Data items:

>> start

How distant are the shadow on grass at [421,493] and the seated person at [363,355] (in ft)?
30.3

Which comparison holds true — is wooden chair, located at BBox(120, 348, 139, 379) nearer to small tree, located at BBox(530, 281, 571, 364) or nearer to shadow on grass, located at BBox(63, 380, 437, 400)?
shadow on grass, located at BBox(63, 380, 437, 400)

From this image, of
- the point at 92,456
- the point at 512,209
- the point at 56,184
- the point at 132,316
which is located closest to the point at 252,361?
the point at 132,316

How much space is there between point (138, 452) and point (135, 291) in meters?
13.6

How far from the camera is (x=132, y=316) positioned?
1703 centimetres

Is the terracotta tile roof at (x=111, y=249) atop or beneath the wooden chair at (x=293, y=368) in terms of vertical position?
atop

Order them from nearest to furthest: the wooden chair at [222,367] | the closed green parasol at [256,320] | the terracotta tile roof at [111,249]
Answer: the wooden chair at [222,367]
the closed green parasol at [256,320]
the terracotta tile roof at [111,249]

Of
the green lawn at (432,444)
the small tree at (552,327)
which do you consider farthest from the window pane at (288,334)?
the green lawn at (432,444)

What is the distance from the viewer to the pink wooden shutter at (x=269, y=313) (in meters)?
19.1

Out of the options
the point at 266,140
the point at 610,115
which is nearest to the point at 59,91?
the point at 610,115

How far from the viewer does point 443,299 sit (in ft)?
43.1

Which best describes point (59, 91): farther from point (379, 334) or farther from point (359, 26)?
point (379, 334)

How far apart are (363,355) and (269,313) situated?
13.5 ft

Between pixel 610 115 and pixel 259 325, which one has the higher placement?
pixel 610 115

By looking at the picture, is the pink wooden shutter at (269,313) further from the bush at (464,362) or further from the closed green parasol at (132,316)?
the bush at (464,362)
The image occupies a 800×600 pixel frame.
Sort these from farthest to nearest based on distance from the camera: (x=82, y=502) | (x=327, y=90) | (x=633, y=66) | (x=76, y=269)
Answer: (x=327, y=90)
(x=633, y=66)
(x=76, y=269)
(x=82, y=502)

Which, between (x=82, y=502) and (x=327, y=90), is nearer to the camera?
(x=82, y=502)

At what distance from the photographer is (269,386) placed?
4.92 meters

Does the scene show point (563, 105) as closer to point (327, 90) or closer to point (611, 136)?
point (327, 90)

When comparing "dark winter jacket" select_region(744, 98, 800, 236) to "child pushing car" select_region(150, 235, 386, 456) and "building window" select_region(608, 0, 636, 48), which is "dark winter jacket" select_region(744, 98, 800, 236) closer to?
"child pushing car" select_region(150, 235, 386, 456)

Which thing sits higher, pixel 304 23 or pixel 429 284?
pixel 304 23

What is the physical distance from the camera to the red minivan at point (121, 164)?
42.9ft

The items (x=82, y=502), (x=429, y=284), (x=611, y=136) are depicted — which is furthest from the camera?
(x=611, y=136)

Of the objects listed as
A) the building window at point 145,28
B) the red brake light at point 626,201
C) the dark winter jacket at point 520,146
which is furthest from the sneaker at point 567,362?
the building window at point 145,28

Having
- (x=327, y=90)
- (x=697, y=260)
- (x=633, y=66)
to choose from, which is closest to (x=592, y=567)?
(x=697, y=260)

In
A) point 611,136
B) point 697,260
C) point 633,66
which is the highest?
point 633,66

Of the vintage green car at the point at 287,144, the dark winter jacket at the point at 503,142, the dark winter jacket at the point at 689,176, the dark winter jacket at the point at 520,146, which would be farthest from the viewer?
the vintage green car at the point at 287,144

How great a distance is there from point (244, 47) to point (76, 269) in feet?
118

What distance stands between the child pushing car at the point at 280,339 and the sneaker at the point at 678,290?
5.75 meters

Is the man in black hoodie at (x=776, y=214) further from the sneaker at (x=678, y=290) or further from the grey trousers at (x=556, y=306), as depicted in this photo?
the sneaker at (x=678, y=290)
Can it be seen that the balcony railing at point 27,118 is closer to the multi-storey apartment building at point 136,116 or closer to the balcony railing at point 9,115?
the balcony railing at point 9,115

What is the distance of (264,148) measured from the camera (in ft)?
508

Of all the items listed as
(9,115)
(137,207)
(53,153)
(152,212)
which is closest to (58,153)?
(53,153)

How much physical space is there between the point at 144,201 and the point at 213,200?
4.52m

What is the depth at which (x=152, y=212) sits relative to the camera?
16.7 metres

>> end

• _Stated goal_
Using the listing above, retype each line exactly.

• _Written solution_
How distant are the shadow on grass at [421,493] and the seated person at [363,355] (in ft)?
30.3

Which comparison holds true — is wooden chair, located at BBox(120, 348, 139, 379) nearer to small tree, located at BBox(530, 281, 571, 364) or nearer to shadow on grass, located at BBox(63, 380, 437, 400)?
shadow on grass, located at BBox(63, 380, 437, 400)

From this image, of
- the point at 92,456
- the point at 512,209
- the point at 56,184
- the point at 132,316
which is located closest to the point at 252,361?
the point at 132,316

How much space is there between point (138, 452) and point (135, 291) in meters?
13.6

How far from the camera is (x=132, y=316) positioned?
1703 centimetres

Is the terracotta tile roof at (x=111, y=249) atop or beneath the wooden chair at (x=293, y=368) in terms of vertical position?
atop

Order them from nearest to furthest: the wooden chair at [222,367] | the closed green parasol at [256,320] | the terracotta tile roof at [111,249]
Answer: the wooden chair at [222,367]
the closed green parasol at [256,320]
the terracotta tile roof at [111,249]

Of
the green lawn at (432,444)
the small tree at (552,327)
which do you consider farthest from the window pane at (288,334)?
the green lawn at (432,444)

What is the distance from the viewer to the pink wooden shutter at (x=269, y=313) (in meters)?
19.1

Out of the options
the point at 266,140
the point at 610,115
which is nearest to the point at 59,91?
the point at 610,115

How far from the viewer does point 443,299 sit (in ft)?
43.1

Which best describes point (59, 91): farther from point (379, 334) or farther from point (359, 26)?
point (379, 334)

How far apart are (363,355) and (269,313) situated?
13.5 ft

Between pixel 610 115 and pixel 259 325, which one has the higher placement?
pixel 610 115

By looking at the picture, is the pink wooden shutter at (269,313) further from the bush at (464,362) or further from the closed green parasol at (132,316)?
the bush at (464,362)
The image occupies a 800×600 pixel frame.
Sort these from farthest to nearest based on distance from the camera: (x=82, y=502) | (x=327, y=90) | (x=633, y=66) | (x=76, y=269)
Answer: (x=327, y=90)
(x=633, y=66)
(x=76, y=269)
(x=82, y=502)

Which, between (x=82, y=502) and (x=327, y=90), is nearer to the camera?
(x=82, y=502)

At what distance from the photographer is (269,386) placed?
4.92 meters

Does the scene show point (563, 105) as closer to point (327, 90) or closer to point (611, 136)?
point (327, 90)

When comparing "dark winter jacket" select_region(744, 98, 800, 236) to "child pushing car" select_region(150, 235, 386, 456) and "building window" select_region(608, 0, 636, 48), which is "dark winter jacket" select_region(744, 98, 800, 236) closer to?
"child pushing car" select_region(150, 235, 386, 456)

Which thing sits higher, pixel 304 23 or pixel 429 284?
pixel 304 23

What is the physical distance from the camera to the red minivan at point (121, 164)?
42.9ft

The items (x=82, y=502), (x=429, y=284), (x=611, y=136) are depicted — which is furthest from the camera?
(x=611, y=136)

Of the objects listed as
A) the building window at point 145,28
B) the red brake light at point 626,201
C) the dark winter jacket at point 520,146
which is furthest from the sneaker at point 567,362?
the building window at point 145,28

Having
- (x=327, y=90)
- (x=697, y=260)
- (x=633, y=66)
to choose from, which is closest to (x=592, y=567)?
(x=697, y=260)

In
A) point 611,136
B) point 697,260
C) point 633,66
which is the highest?
point 633,66

Of the vintage green car at the point at 287,144, the dark winter jacket at the point at 503,142, the dark winter jacket at the point at 689,176, the dark winter jacket at the point at 520,146, which would be farthest from the viewer?
the vintage green car at the point at 287,144

How great a distance is there from point (244, 47) to point (76, 269) in feet?
118

What distance stands between the child pushing car at the point at 280,339 and the sneaker at the point at 678,290?
5.75 meters

Is the man in black hoodie at (x=776, y=214) further from the sneaker at (x=678, y=290) or further from the grey trousers at (x=556, y=306), as depicted in this photo?
the sneaker at (x=678, y=290)
Can it be seen that the balcony railing at point 27,118 is closer to the multi-storey apartment building at point 136,116 or closer to the balcony railing at point 9,115?
the balcony railing at point 9,115

What is the distance of (264,148) measured from the camera (in ft)?
508

Of all the items listed as
(9,115)
(137,207)
(53,153)
(152,212)
which is closest to (58,153)?
(53,153)

How much physical space is there between the point at 144,201 and the point at 213,200?
4.52m

What is the depth at which (x=152, y=212) sits relative to the camera?
16.7 metres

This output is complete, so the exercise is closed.